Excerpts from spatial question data

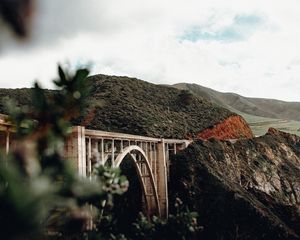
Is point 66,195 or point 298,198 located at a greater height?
point 66,195

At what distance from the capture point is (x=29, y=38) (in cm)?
287

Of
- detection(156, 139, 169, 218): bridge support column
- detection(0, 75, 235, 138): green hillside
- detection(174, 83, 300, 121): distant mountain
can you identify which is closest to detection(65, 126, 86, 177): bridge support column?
detection(156, 139, 169, 218): bridge support column

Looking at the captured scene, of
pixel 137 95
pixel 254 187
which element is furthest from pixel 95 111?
pixel 254 187

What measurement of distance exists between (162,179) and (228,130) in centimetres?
2864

> [WHAT THIS TASK INVOLVES] Copy the lines above with "green hillside" swapped for "grassy slope" and nothing else altered. Leave out the pictures.

> [THE OUTPUT]
Is point 66,195 or point 298,198 located at a greater height?
point 66,195

At what distance from the capture point is (x=29, y=38) (in cm)?
287

Of
- detection(156, 139, 169, 218): bridge support column
- detection(0, 75, 235, 138): grassy slope
- detection(174, 83, 300, 121): distant mountain
can you identify which is closest to detection(65, 126, 86, 177): bridge support column?
detection(156, 139, 169, 218): bridge support column

Looking at the captured scene, of
pixel 137 95
pixel 254 187
which element is furthest from pixel 95 111?
pixel 254 187

What measurement of distance exists between (162,179) and (228,130) in centimetres?
2864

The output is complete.